Text passage:

....

Cloves are the rich, brown, dried, unopened flower buds of Syzygium aromaticum, an evergreen tree in the myrtle family. The name comes from the French "clou" meaning nail.
The Greeks called the tree ‘caryophyllum’, meaning ‘leaf of walnut tree’ and this derived through Arabic to ‘girofle’, part of the French name for the spice, clou de girofle. Clou is the French for nail, deriving from the Latin clavus, which is also the origin of the English word (the dried buds look like little nails). Cloves were also known to the Ancient Egyptians, Greeks and Romans.
Therapeutic effects: The old texts all seem to agree on the many therapeutic properties of clove – it is a stimulant and has stomachic, expectorant, sedative, carminative, antispasmodic and digestive qualities. It helps flatulence, stimulates digestion and restores appetite, so is good for convalescence. It is a general tonic for both physical and intellectual weakness; and for those suffering from frigidity. Its principal therapeutic value, though, is antiseptic because of the high proportion of eugenol. This is used for intestinal parasites, and for prevention of virus infections. It is good for the immune system, and particularly effective in mouth and tooth infections.

....

Listed entries:
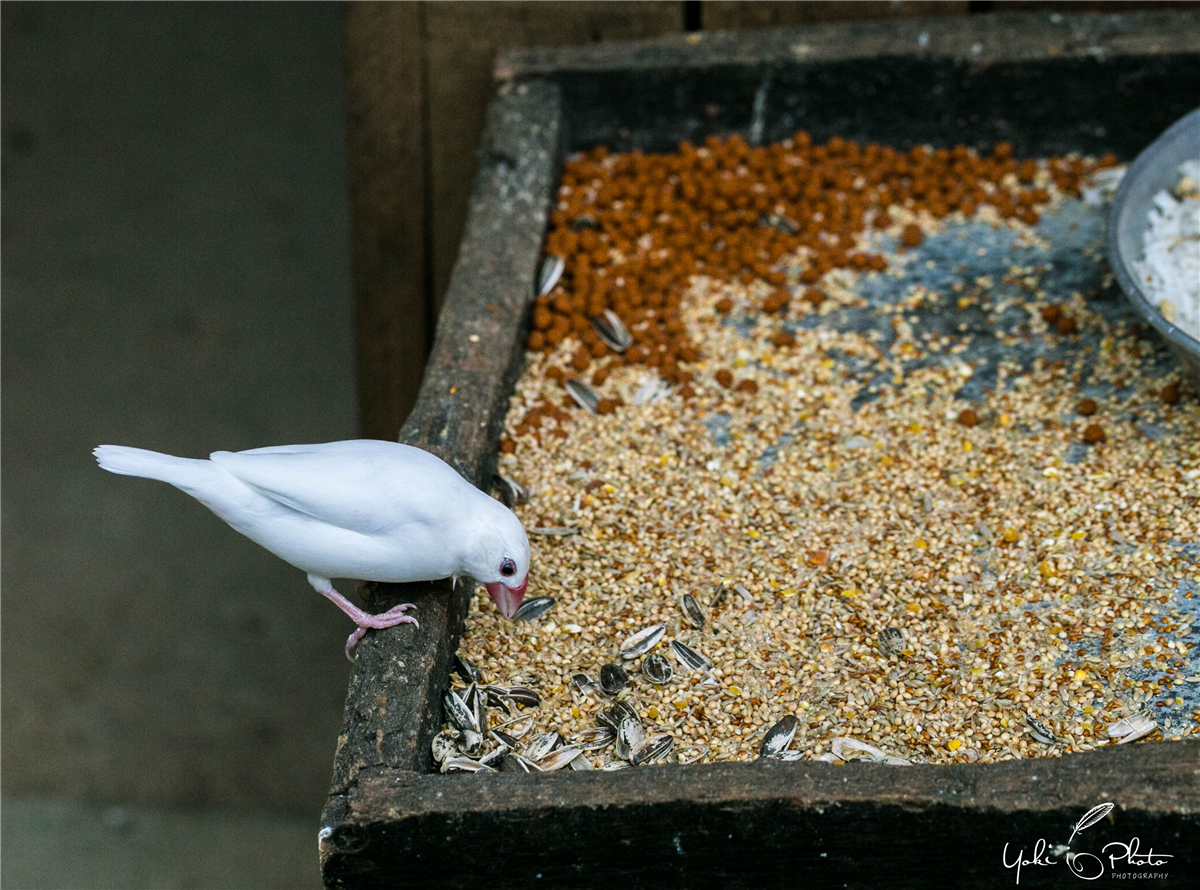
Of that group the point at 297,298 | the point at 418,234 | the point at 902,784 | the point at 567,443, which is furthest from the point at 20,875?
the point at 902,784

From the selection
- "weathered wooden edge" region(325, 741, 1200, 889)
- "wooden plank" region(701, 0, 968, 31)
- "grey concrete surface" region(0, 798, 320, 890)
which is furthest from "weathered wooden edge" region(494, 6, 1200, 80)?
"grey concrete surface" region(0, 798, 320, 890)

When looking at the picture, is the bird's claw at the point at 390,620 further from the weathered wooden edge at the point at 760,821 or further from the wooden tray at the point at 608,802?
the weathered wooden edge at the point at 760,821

....

Decide whether each statement agrees with the clove passage. Answer yes or no for each, and quote the words from the passage that decide it.
1. The English word for the spice comes from the Latin clavus.
2. Clove's main therapeutic value is as a sedative.
3. The Greek name for the tree meant "leaf of walnut tree."

Answer box:
1. Yes: "Clou is the French for nail, deriving from the Latin clavus, which is also the origin of the English word"
2. No: "Its principal therapeutic value, though, is antiseptic because of the high proportion of eugenol."
3. Yes: "The Greeks called the tree ‘caryophyllum’, meaning ‘leaf of walnut tree’"